Not for auth and CRUD. Firestore security rules enforce access. Add Cloud Functions when you need server secrets, webhooks, or trusted batch jobs.

Riverpod vs Bloc vs Provider?

Any works. Riverpod pairs cleanly with StreamProvider for Firestore and auth streams. Keep Firebase access in repositories — not in widgets.

Can I use Supabase instead of Firestore?

Yes — auth and sync patterns differ. This guide targets Firebase because Google/Apple sign-in integration is first-class and offline cache is built in.

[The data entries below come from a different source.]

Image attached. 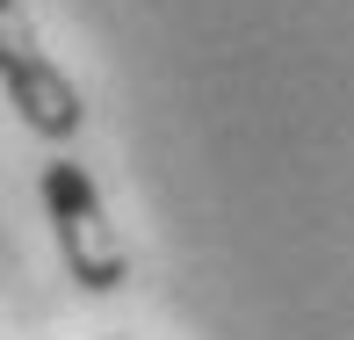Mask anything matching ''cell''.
Masks as SVG:
<instances>
[{
    "label": "cell",
    "mask_w": 354,
    "mask_h": 340,
    "mask_svg": "<svg viewBox=\"0 0 354 340\" xmlns=\"http://www.w3.org/2000/svg\"><path fill=\"white\" fill-rule=\"evenodd\" d=\"M44 210H51V232H58V261H66V275L80 289L109 297V289L131 283V253H123L116 224H109V203L80 159H51L44 167Z\"/></svg>",
    "instance_id": "obj_1"
},
{
    "label": "cell",
    "mask_w": 354,
    "mask_h": 340,
    "mask_svg": "<svg viewBox=\"0 0 354 340\" xmlns=\"http://www.w3.org/2000/svg\"><path fill=\"white\" fill-rule=\"evenodd\" d=\"M0 87H8V102L22 109V123L37 138H51V145H66L80 123H87L80 87L51 66V51L37 44V22H29L22 0H0Z\"/></svg>",
    "instance_id": "obj_2"
}]
</instances>
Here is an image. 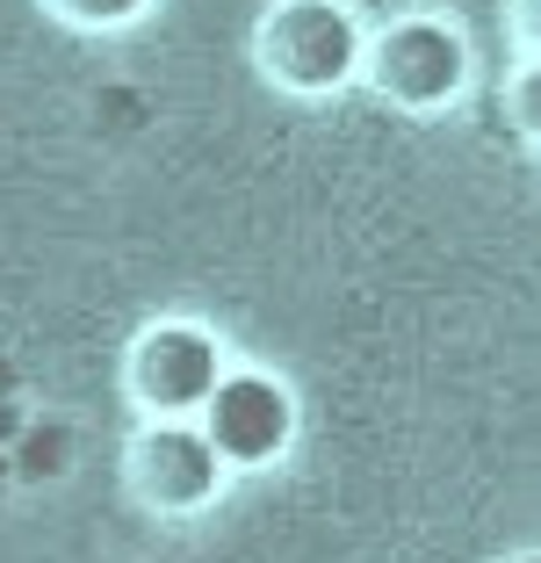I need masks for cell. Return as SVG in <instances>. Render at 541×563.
I'll return each instance as SVG.
<instances>
[{
  "mask_svg": "<svg viewBox=\"0 0 541 563\" xmlns=\"http://www.w3.org/2000/svg\"><path fill=\"white\" fill-rule=\"evenodd\" d=\"M131 376H137V398H145L152 412L188 419V412H202V405H210V390L224 383V362H217V340H210V332H196V325H159L145 347H137Z\"/></svg>",
  "mask_w": 541,
  "mask_h": 563,
  "instance_id": "cell-3",
  "label": "cell"
},
{
  "mask_svg": "<svg viewBox=\"0 0 541 563\" xmlns=\"http://www.w3.org/2000/svg\"><path fill=\"white\" fill-rule=\"evenodd\" d=\"M202 412H210L202 441L217 448V463H239V470L275 463L281 448H289V427H296V405L275 376H224Z\"/></svg>",
  "mask_w": 541,
  "mask_h": 563,
  "instance_id": "cell-1",
  "label": "cell"
},
{
  "mask_svg": "<svg viewBox=\"0 0 541 563\" xmlns=\"http://www.w3.org/2000/svg\"><path fill=\"white\" fill-rule=\"evenodd\" d=\"M152 0H66V15L73 22H131V15H145Z\"/></svg>",
  "mask_w": 541,
  "mask_h": 563,
  "instance_id": "cell-6",
  "label": "cell"
},
{
  "mask_svg": "<svg viewBox=\"0 0 541 563\" xmlns=\"http://www.w3.org/2000/svg\"><path fill=\"white\" fill-rule=\"evenodd\" d=\"M267 58L289 87H340L361 66V30L332 0H289L267 30Z\"/></svg>",
  "mask_w": 541,
  "mask_h": 563,
  "instance_id": "cell-2",
  "label": "cell"
},
{
  "mask_svg": "<svg viewBox=\"0 0 541 563\" xmlns=\"http://www.w3.org/2000/svg\"><path fill=\"white\" fill-rule=\"evenodd\" d=\"M462 73H470V58H462V36L448 30V22H405V30H390V44H383V80H390V95L411 101V109L448 101L462 87Z\"/></svg>",
  "mask_w": 541,
  "mask_h": 563,
  "instance_id": "cell-4",
  "label": "cell"
},
{
  "mask_svg": "<svg viewBox=\"0 0 541 563\" xmlns=\"http://www.w3.org/2000/svg\"><path fill=\"white\" fill-rule=\"evenodd\" d=\"M217 477H224V463H217V448L202 441V427H188V419H166L159 433H145L137 441V484H145L159 506H202V498L217 492Z\"/></svg>",
  "mask_w": 541,
  "mask_h": 563,
  "instance_id": "cell-5",
  "label": "cell"
}]
</instances>
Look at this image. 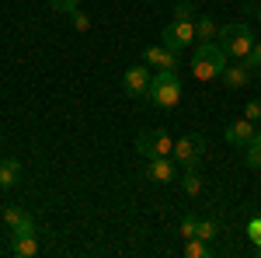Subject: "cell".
<instances>
[{"mask_svg": "<svg viewBox=\"0 0 261 258\" xmlns=\"http://www.w3.org/2000/svg\"><path fill=\"white\" fill-rule=\"evenodd\" d=\"M226 63H230V56L223 53L220 42H199L195 53H192V77L195 80H216Z\"/></svg>", "mask_w": 261, "mask_h": 258, "instance_id": "1", "label": "cell"}, {"mask_svg": "<svg viewBox=\"0 0 261 258\" xmlns=\"http://www.w3.org/2000/svg\"><path fill=\"white\" fill-rule=\"evenodd\" d=\"M220 45H223V53L230 56V60H244L251 49H254V28L251 25H244V21H237V25H223L220 28Z\"/></svg>", "mask_w": 261, "mask_h": 258, "instance_id": "2", "label": "cell"}, {"mask_svg": "<svg viewBox=\"0 0 261 258\" xmlns=\"http://www.w3.org/2000/svg\"><path fill=\"white\" fill-rule=\"evenodd\" d=\"M150 101L157 108H178L181 101V80L174 70H157L150 80Z\"/></svg>", "mask_w": 261, "mask_h": 258, "instance_id": "3", "label": "cell"}, {"mask_svg": "<svg viewBox=\"0 0 261 258\" xmlns=\"http://www.w3.org/2000/svg\"><path fill=\"white\" fill-rule=\"evenodd\" d=\"M136 150H140L143 157H174V139L167 136L164 129H143L140 136H136Z\"/></svg>", "mask_w": 261, "mask_h": 258, "instance_id": "4", "label": "cell"}, {"mask_svg": "<svg viewBox=\"0 0 261 258\" xmlns=\"http://www.w3.org/2000/svg\"><path fill=\"white\" fill-rule=\"evenodd\" d=\"M202 157H205V136L202 133H188L174 143V160L181 168H199Z\"/></svg>", "mask_w": 261, "mask_h": 258, "instance_id": "5", "label": "cell"}, {"mask_svg": "<svg viewBox=\"0 0 261 258\" xmlns=\"http://www.w3.org/2000/svg\"><path fill=\"white\" fill-rule=\"evenodd\" d=\"M161 39H164V45H167V49H174V53L188 49L192 42L199 39V35H195V21H171V25L164 28Z\"/></svg>", "mask_w": 261, "mask_h": 258, "instance_id": "6", "label": "cell"}, {"mask_svg": "<svg viewBox=\"0 0 261 258\" xmlns=\"http://www.w3.org/2000/svg\"><path fill=\"white\" fill-rule=\"evenodd\" d=\"M150 66L143 63V66H129L125 74H122V84H125V95H133V98L140 101H150Z\"/></svg>", "mask_w": 261, "mask_h": 258, "instance_id": "7", "label": "cell"}, {"mask_svg": "<svg viewBox=\"0 0 261 258\" xmlns=\"http://www.w3.org/2000/svg\"><path fill=\"white\" fill-rule=\"evenodd\" d=\"M146 178L157 181V185H167V181L181 178L178 175V160L174 157H150L146 160Z\"/></svg>", "mask_w": 261, "mask_h": 258, "instance_id": "8", "label": "cell"}, {"mask_svg": "<svg viewBox=\"0 0 261 258\" xmlns=\"http://www.w3.org/2000/svg\"><path fill=\"white\" fill-rule=\"evenodd\" d=\"M143 63L146 66H157V70H174L178 66V53L174 49H167V45H146L143 49Z\"/></svg>", "mask_w": 261, "mask_h": 258, "instance_id": "9", "label": "cell"}, {"mask_svg": "<svg viewBox=\"0 0 261 258\" xmlns=\"http://www.w3.org/2000/svg\"><path fill=\"white\" fill-rule=\"evenodd\" d=\"M4 223L11 227V238L14 234H35V220L28 209H21V206H7L4 209Z\"/></svg>", "mask_w": 261, "mask_h": 258, "instance_id": "10", "label": "cell"}, {"mask_svg": "<svg viewBox=\"0 0 261 258\" xmlns=\"http://www.w3.org/2000/svg\"><path fill=\"white\" fill-rule=\"evenodd\" d=\"M254 129H258V126L251 119H237V122H230V126L223 129V139H226L230 147H247L251 136H254Z\"/></svg>", "mask_w": 261, "mask_h": 258, "instance_id": "11", "label": "cell"}, {"mask_svg": "<svg viewBox=\"0 0 261 258\" xmlns=\"http://www.w3.org/2000/svg\"><path fill=\"white\" fill-rule=\"evenodd\" d=\"M220 80L230 87V91H241V87H247V80H251V70L244 66V60H233V63H226V66H223Z\"/></svg>", "mask_w": 261, "mask_h": 258, "instance_id": "12", "label": "cell"}, {"mask_svg": "<svg viewBox=\"0 0 261 258\" xmlns=\"http://www.w3.org/2000/svg\"><path fill=\"white\" fill-rule=\"evenodd\" d=\"M11 255H18V258L39 255V234H14V241H11Z\"/></svg>", "mask_w": 261, "mask_h": 258, "instance_id": "13", "label": "cell"}, {"mask_svg": "<svg viewBox=\"0 0 261 258\" xmlns=\"http://www.w3.org/2000/svg\"><path fill=\"white\" fill-rule=\"evenodd\" d=\"M21 181V160L18 157H4L0 160V189H14Z\"/></svg>", "mask_w": 261, "mask_h": 258, "instance_id": "14", "label": "cell"}, {"mask_svg": "<svg viewBox=\"0 0 261 258\" xmlns=\"http://www.w3.org/2000/svg\"><path fill=\"white\" fill-rule=\"evenodd\" d=\"M181 192L185 196H199L202 192V175H199V168H185V175H181Z\"/></svg>", "mask_w": 261, "mask_h": 258, "instance_id": "15", "label": "cell"}, {"mask_svg": "<svg viewBox=\"0 0 261 258\" xmlns=\"http://www.w3.org/2000/svg\"><path fill=\"white\" fill-rule=\"evenodd\" d=\"M244 150H247V154H244L247 168H254V171H258V168H261V129H254V136H251V143H247Z\"/></svg>", "mask_w": 261, "mask_h": 258, "instance_id": "16", "label": "cell"}, {"mask_svg": "<svg viewBox=\"0 0 261 258\" xmlns=\"http://www.w3.org/2000/svg\"><path fill=\"white\" fill-rule=\"evenodd\" d=\"M195 35H199V42H213L220 35V25L213 18H195Z\"/></svg>", "mask_w": 261, "mask_h": 258, "instance_id": "17", "label": "cell"}, {"mask_svg": "<svg viewBox=\"0 0 261 258\" xmlns=\"http://www.w3.org/2000/svg\"><path fill=\"white\" fill-rule=\"evenodd\" d=\"M216 234H220V220H216V217H199V230H195V238L213 241Z\"/></svg>", "mask_w": 261, "mask_h": 258, "instance_id": "18", "label": "cell"}, {"mask_svg": "<svg viewBox=\"0 0 261 258\" xmlns=\"http://www.w3.org/2000/svg\"><path fill=\"white\" fill-rule=\"evenodd\" d=\"M195 230H199V217L195 213H185V217L178 220V238H195Z\"/></svg>", "mask_w": 261, "mask_h": 258, "instance_id": "19", "label": "cell"}, {"mask_svg": "<svg viewBox=\"0 0 261 258\" xmlns=\"http://www.w3.org/2000/svg\"><path fill=\"white\" fill-rule=\"evenodd\" d=\"M185 255H188V258H209V241L188 238V244H185Z\"/></svg>", "mask_w": 261, "mask_h": 258, "instance_id": "20", "label": "cell"}, {"mask_svg": "<svg viewBox=\"0 0 261 258\" xmlns=\"http://www.w3.org/2000/svg\"><path fill=\"white\" fill-rule=\"evenodd\" d=\"M244 66H247L251 74H261V39L254 42V49H251V53L244 56Z\"/></svg>", "mask_w": 261, "mask_h": 258, "instance_id": "21", "label": "cell"}, {"mask_svg": "<svg viewBox=\"0 0 261 258\" xmlns=\"http://www.w3.org/2000/svg\"><path fill=\"white\" fill-rule=\"evenodd\" d=\"M174 21H195V4H192V0L174 4Z\"/></svg>", "mask_w": 261, "mask_h": 258, "instance_id": "22", "label": "cell"}, {"mask_svg": "<svg viewBox=\"0 0 261 258\" xmlns=\"http://www.w3.org/2000/svg\"><path fill=\"white\" fill-rule=\"evenodd\" d=\"M49 7L56 11V14H73V11H81V0H49Z\"/></svg>", "mask_w": 261, "mask_h": 258, "instance_id": "23", "label": "cell"}, {"mask_svg": "<svg viewBox=\"0 0 261 258\" xmlns=\"http://www.w3.org/2000/svg\"><path fill=\"white\" fill-rule=\"evenodd\" d=\"M244 119H251L254 126L261 122V98H251L247 105H244Z\"/></svg>", "mask_w": 261, "mask_h": 258, "instance_id": "24", "label": "cell"}, {"mask_svg": "<svg viewBox=\"0 0 261 258\" xmlns=\"http://www.w3.org/2000/svg\"><path fill=\"white\" fill-rule=\"evenodd\" d=\"M247 238L254 241V248L261 244V217H251V220H247Z\"/></svg>", "mask_w": 261, "mask_h": 258, "instance_id": "25", "label": "cell"}, {"mask_svg": "<svg viewBox=\"0 0 261 258\" xmlns=\"http://www.w3.org/2000/svg\"><path fill=\"white\" fill-rule=\"evenodd\" d=\"M70 21H73V28H77V32H87V28H91L87 14H81V11H73V14H70Z\"/></svg>", "mask_w": 261, "mask_h": 258, "instance_id": "26", "label": "cell"}, {"mask_svg": "<svg viewBox=\"0 0 261 258\" xmlns=\"http://www.w3.org/2000/svg\"><path fill=\"white\" fill-rule=\"evenodd\" d=\"M244 11H247L251 18H258V21H261V7H244Z\"/></svg>", "mask_w": 261, "mask_h": 258, "instance_id": "27", "label": "cell"}]
</instances>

How do I test without real Google/Apple accounts?

Use email/password auth in debug builds. Firebase Auth emulator suite supports local testing without hitting production.

Should I put Firebase keys in .env?

FlutterFire embeds keys in firebase_options.dart — they are not secret on mobile. Security comes from Firestore rules and App Check, not hidden API keys.

Related

• SSE vs WebSocket vs REST API for Live AI
• How to Build a Production RAG Chatbot

Flutter plus Firebase is the fastest path from zero to signed-in users with live cloud data. Nail auth and Firestore patterns first — everything else is features on top.